It is definitely more efficient to write to a file in as large a block as possible. The limiting factor in terms of speed when writing files is the latency of the hard drive - it takes time to locate the sector on the disk to write to, and this takes much much longer than any other task in terms of writing data. You want to take advantage of the current location of the disk head, and write as much data as possible where it is. If you write continuously to a file in a seperate step via multiple loop iterations, that is the slowest possible way to do it.
That being said, most modern OS, including windows, already buffer their file system. That is, when you make a platform-specific OS file write call, you're really not writing directly to the disk, you're writing to a block of RAM, which will be very fast. When the buffer is full,it is then flushed to the drive.
On top of this, you can create your own buffer in
java. You are doing so by writing everything to a StringBuffer first. Another way to do it is simply use a BufferedOutputStream. It will let you buffer your output and use the same OutputStream API, and you won't have to do something special like write to a StringBuffer.

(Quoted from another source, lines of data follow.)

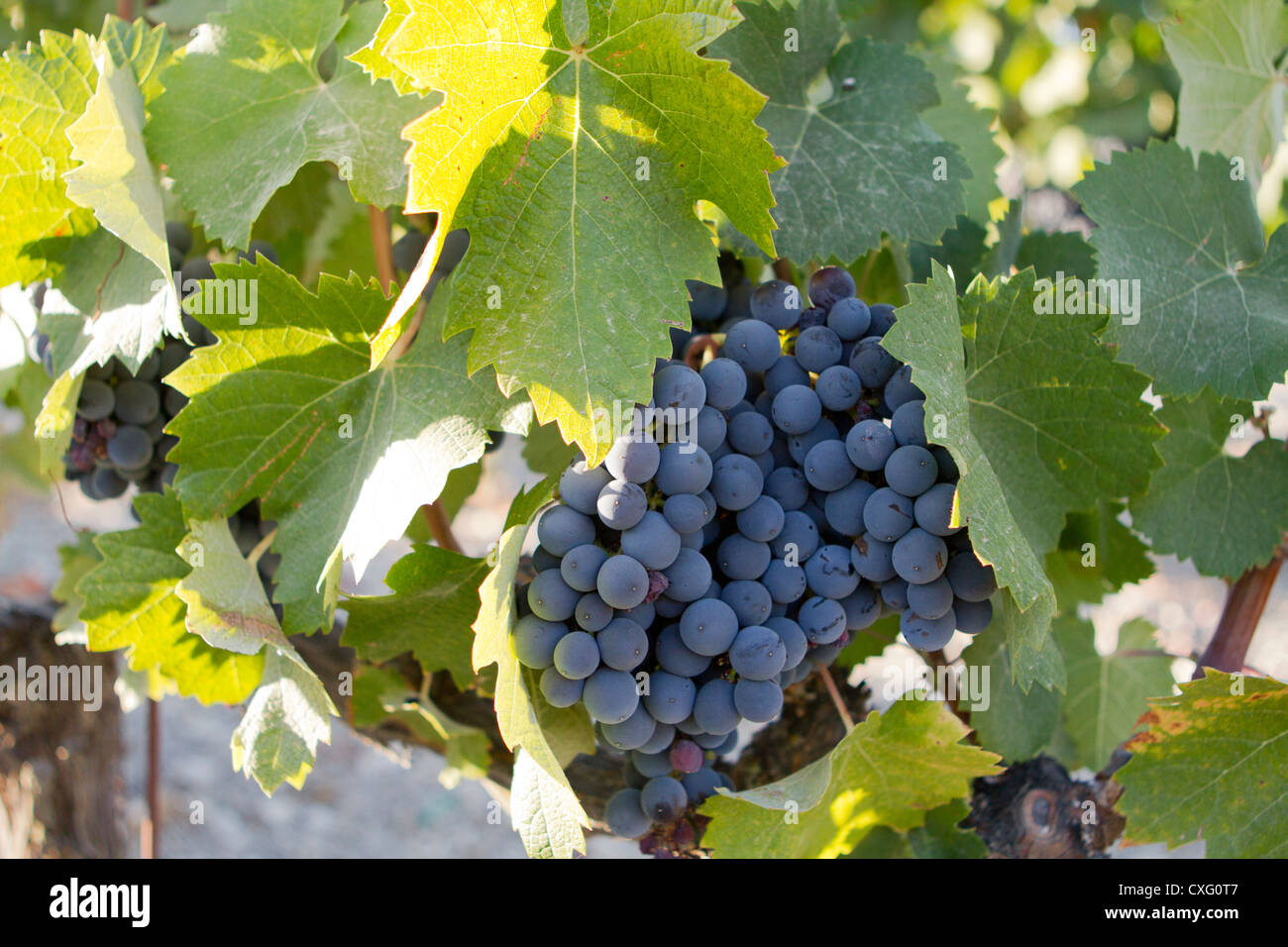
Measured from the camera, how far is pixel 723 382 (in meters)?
0.88

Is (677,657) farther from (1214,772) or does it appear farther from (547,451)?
(1214,772)

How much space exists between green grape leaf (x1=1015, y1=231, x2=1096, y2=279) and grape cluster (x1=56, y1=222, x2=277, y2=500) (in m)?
0.89

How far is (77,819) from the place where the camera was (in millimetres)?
1837

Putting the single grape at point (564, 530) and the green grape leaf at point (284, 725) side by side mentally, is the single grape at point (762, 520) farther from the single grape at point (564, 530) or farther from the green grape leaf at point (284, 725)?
the green grape leaf at point (284, 725)

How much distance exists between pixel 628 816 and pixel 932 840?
0.36 metres

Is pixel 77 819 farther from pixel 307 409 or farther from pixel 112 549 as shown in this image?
pixel 307 409

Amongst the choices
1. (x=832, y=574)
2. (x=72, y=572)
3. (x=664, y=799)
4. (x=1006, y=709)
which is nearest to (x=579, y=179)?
(x=832, y=574)

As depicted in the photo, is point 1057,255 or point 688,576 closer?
point 688,576

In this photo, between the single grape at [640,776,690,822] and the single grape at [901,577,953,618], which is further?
the single grape at [640,776,690,822]

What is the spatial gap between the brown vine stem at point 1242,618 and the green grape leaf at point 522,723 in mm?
801

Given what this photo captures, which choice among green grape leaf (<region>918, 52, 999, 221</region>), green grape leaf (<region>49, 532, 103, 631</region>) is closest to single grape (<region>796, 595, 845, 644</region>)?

There may be good reasons for doing what you are doing, especially if you need to pre-fill a buffer quickly, but then do some processing on that buffer before you finally send it to the OutputStream. I don't know if you are doing this or not.
You will have a slight performance hit when you copy the StringBuffer data to a String object via the toString() method. If the data in the STringBuffer is small, and you are not writing it that often, this extra step will probably not be noticeable. However, if you're filling your STringBuffer with a lot of data in a loop that gets executed many times, this extra step may become a performance bottleneck. It really depends on your particular programming situation.
I would take a look at using a BufferedOutputStream and compare the speed and code required to do it each way, just to get a sense of what some alternatives are.